Gitlab Runner: Finally use your Raspberry Pi

You got a Raspberry PI at home, but you don´t know what to do with it? With some very simple steps, you can turn it into a Gitlab Runner:

Install Gitlab Runner

curl -L https://packages.gitlab.com/install/repositories/runner/gitlab-runner/script.deb.sh | sudo bash
sudo apt-get install gitlab-runner

Get Gitlab Runner Token

  • Open your project on gitlab.com.
  • Go to Settings > CI/CD > Runners.
  • Search for “Set up a specific Runner manually”.
  • Copy the Registration Token.

Start Runner on your Raspberry Pi

The only thing you need to change is “YOUR-TOKEN”, that would be the Registration Token you just copied:

sudo gitlab-runner register -n \
    --url https://gitlab.com/ \
    --registration-token YOUR-TOKEN \
    --executor docker \
    --description "Fancy Runner" \
    --docker-image "docker:stable" \
    --docker-privileged

See it in action

You should now see the Runner right where you copied the Registration Token:

When you start a new pipeline build, your new Runner will pick it up:

Keep your Gitlab Runner up to date

Once in a while, you may want to update your Runner, which is pretty easy:

sudo apt-get update
sudo apt-get upgrade

What else?

  • Gitlab Runner commands
  • The Runner will work even after rebooting your Raspberry Pi.
  • Docker has to be installed to make this work.
  • Use “docker stats” to see the Runner stats while he is busy.
  • The Runner is locked to a specific project by default, but you can change the settings directly on Gitlab and enable it for other Projects too.
  • The enabled Runner will be used first, Shared Runners will only join if there is more than one job in parallel.

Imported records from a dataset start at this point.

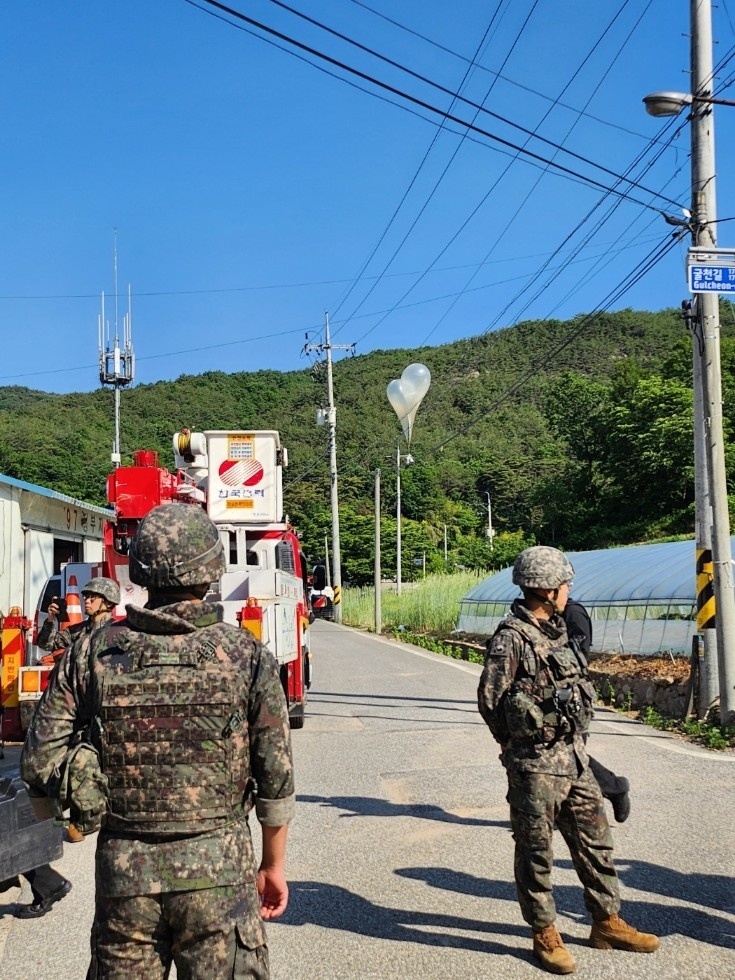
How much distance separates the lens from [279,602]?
10031 mm

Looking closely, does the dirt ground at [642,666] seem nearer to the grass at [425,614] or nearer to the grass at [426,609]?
the grass at [425,614]

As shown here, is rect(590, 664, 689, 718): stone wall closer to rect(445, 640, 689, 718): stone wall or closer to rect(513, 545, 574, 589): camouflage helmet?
rect(445, 640, 689, 718): stone wall


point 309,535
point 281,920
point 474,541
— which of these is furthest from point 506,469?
point 281,920

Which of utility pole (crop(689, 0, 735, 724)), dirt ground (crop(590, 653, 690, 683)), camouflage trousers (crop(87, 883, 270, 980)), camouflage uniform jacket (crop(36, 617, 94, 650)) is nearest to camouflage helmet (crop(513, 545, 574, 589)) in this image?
camouflage trousers (crop(87, 883, 270, 980))

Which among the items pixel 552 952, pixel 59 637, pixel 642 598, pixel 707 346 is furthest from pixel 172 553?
pixel 642 598

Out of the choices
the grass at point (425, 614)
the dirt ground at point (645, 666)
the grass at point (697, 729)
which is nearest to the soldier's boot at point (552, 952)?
the grass at point (697, 729)

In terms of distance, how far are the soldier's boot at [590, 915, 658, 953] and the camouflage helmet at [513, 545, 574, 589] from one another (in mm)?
1645

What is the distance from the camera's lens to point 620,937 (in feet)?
14.6

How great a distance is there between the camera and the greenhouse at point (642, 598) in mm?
15977

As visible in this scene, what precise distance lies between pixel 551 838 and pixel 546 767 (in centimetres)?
33

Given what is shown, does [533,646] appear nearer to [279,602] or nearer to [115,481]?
[279,602]

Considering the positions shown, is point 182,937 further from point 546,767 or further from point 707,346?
point 707,346

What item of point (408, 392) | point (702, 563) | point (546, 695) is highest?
point (408, 392)

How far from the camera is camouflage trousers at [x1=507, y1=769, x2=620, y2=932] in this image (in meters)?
4.36
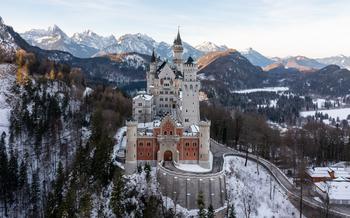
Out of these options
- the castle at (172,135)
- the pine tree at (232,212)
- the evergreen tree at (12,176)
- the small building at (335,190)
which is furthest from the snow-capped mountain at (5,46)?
the small building at (335,190)

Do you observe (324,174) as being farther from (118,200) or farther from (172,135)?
(118,200)

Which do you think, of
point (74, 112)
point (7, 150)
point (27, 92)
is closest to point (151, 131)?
point (7, 150)

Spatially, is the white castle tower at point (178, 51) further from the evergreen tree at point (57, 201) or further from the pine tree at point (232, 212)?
the pine tree at point (232, 212)

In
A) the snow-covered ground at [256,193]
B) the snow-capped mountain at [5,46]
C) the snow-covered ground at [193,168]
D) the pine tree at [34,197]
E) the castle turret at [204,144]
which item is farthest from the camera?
the snow-capped mountain at [5,46]

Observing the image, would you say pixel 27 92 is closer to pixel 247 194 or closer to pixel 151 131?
pixel 151 131

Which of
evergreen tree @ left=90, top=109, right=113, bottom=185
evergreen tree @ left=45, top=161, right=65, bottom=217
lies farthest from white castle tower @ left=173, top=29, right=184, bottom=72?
evergreen tree @ left=45, top=161, right=65, bottom=217
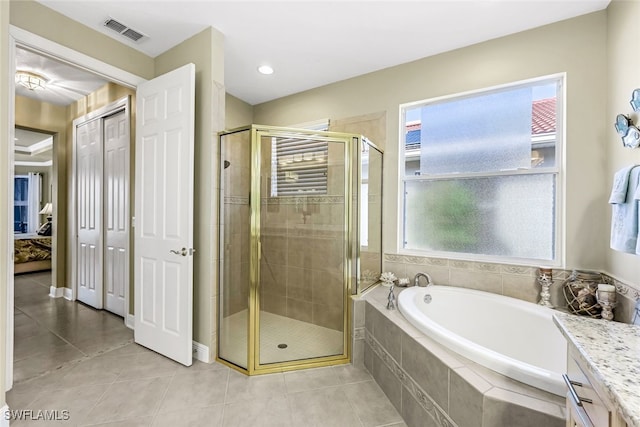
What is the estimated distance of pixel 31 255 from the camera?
5.09m

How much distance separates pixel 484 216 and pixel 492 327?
0.90 m

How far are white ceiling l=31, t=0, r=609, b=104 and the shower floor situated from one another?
7.32 ft

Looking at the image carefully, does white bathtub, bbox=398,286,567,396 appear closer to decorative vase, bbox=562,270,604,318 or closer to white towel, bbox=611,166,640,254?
decorative vase, bbox=562,270,604,318

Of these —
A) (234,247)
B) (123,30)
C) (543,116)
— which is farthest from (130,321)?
(543,116)

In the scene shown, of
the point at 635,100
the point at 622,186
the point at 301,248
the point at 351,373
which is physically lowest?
the point at 351,373

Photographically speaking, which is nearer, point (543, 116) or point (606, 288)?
point (606, 288)

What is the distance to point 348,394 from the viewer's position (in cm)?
190

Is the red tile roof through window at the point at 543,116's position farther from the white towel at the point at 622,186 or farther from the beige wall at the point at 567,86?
the white towel at the point at 622,186

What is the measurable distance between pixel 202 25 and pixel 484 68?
7.55 feet

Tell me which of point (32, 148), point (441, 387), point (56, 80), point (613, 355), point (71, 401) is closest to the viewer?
point (613, 355)

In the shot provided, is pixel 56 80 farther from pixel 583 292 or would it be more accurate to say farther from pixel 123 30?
pixel 583 292

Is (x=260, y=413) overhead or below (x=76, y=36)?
below

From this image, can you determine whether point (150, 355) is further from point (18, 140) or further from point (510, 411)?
point (18, 140)

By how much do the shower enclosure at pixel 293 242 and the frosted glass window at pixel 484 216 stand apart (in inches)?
15.3
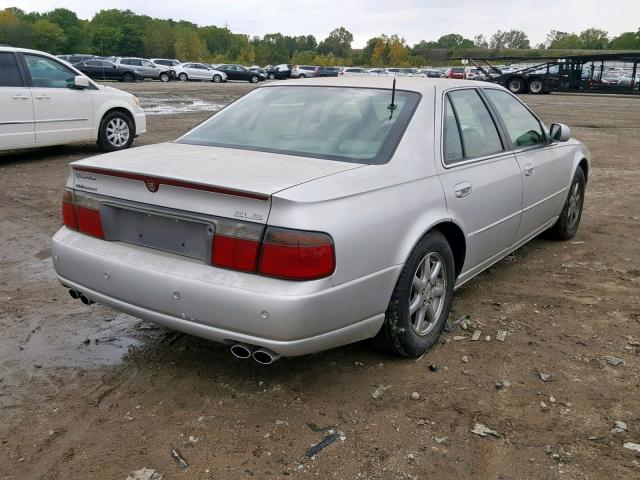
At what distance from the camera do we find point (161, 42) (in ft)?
357

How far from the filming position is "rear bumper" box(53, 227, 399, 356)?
266 centimetres

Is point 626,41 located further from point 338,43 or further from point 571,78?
point 571,78

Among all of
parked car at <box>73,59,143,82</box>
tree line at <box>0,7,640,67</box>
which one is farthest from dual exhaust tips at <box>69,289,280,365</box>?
tree line at <box>0,7,640,67</box>

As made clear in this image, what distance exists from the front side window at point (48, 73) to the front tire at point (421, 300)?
7.63 m

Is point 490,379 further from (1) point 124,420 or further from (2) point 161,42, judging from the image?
(2) point 161,42

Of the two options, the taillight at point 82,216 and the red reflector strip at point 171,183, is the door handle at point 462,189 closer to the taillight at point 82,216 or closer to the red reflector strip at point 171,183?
the red reflector strip at point 171,183

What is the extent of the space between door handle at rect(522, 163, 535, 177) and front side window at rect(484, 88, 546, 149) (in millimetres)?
154

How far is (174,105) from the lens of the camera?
68.2 feet

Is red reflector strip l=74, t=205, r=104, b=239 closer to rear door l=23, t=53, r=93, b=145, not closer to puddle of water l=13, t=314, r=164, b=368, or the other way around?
puddle of water l=13, t=314, r=164, b=368

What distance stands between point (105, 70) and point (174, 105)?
2269 cm

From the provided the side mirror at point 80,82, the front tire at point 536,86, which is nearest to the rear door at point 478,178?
the side mirror at point 80,82

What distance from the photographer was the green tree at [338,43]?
134500 mm

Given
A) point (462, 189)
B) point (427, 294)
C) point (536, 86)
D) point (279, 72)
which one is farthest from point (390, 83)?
point (279, 72)

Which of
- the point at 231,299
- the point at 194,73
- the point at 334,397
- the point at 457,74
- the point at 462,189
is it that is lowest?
the point at 334,397
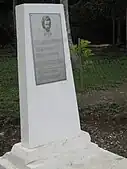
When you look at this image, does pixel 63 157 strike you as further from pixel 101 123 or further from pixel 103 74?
pixel 103 74

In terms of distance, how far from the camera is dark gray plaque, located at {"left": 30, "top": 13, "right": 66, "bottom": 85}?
399 cm

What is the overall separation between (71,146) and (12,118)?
8.83ft

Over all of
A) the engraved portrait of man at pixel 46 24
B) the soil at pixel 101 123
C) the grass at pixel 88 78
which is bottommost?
the soil at pixel 101 123

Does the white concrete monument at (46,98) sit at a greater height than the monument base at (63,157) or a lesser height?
greater

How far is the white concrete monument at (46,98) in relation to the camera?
13.0ft

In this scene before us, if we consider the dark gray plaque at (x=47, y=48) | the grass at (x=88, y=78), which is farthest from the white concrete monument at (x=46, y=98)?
the grass at (x=88, y=78)

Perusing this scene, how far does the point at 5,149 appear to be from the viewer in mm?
5438

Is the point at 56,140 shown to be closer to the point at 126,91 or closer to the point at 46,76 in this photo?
the point at 46,76

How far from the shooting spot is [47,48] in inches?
160

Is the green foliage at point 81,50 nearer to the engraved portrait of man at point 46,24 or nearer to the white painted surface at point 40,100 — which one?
the white painted surface at point 40,100

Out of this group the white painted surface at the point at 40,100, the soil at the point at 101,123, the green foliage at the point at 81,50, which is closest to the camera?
the white painted surface at the point at 40,100

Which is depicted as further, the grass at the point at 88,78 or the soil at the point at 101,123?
the grass at the point at 88,78

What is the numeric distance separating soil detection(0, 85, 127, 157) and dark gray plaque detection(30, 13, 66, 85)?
163 cm

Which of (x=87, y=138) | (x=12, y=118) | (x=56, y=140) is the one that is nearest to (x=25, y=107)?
(x=56, y=140)
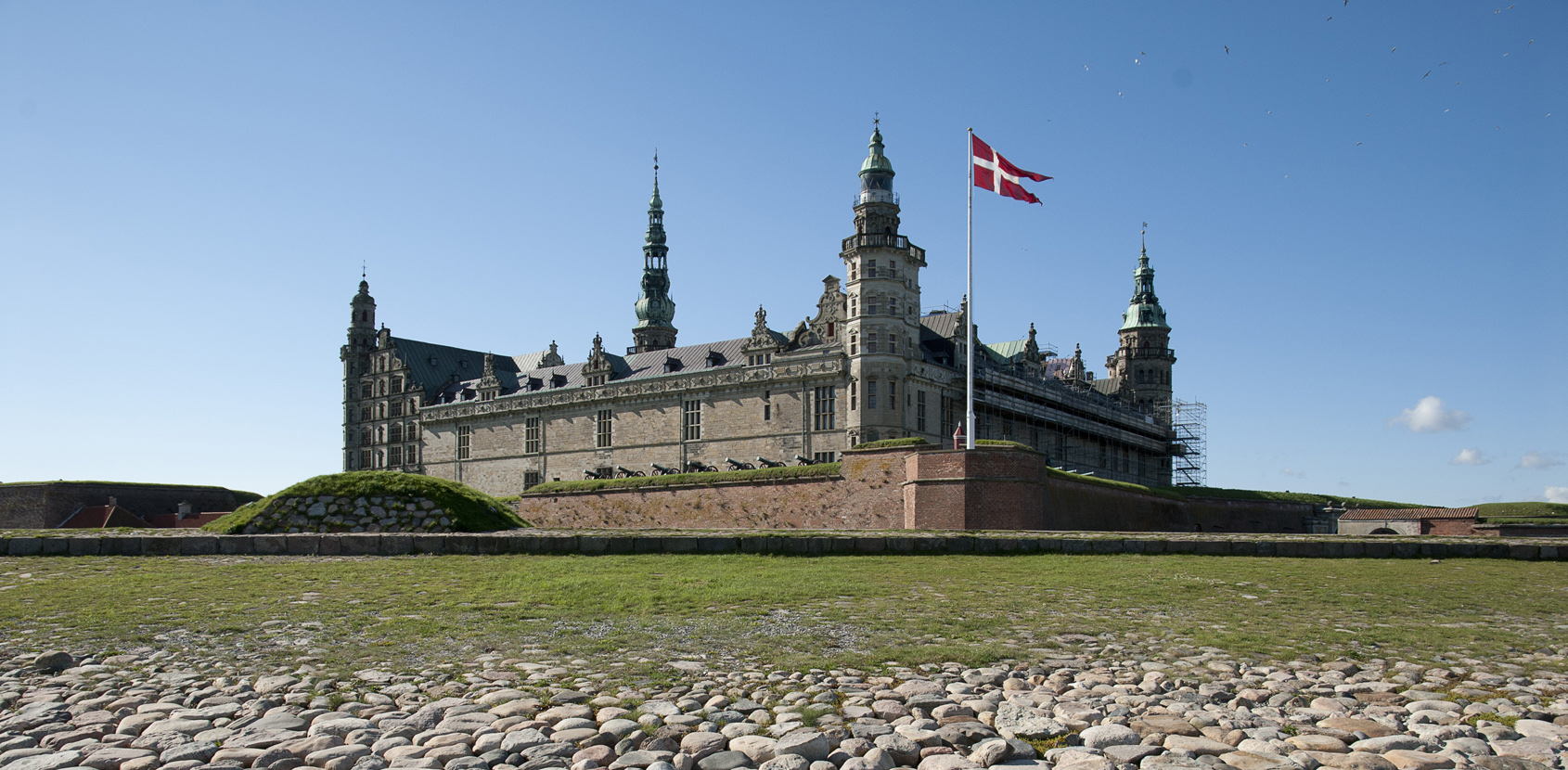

You can also disable Shared Runners though.
  • I suggest using a Raspberry Pi 3 (or newer).
  • It will be a lot slower than Gitlabs free Shared Runners (with 2000 free build minutes). The same scenario took 10min on a Raspberry Pi 3 instead of 2-3min (Shared Runner). But it´s still fun to have your own Runner on a Raspberry Pi!
  • If you need a more powerful Runner (maybe with several concurrent builds and stuff), you can use the exact same commands to install it on any Debian/Ubuntu/Mint machine!
  • You may need to increase the Swapfile if you get any errors.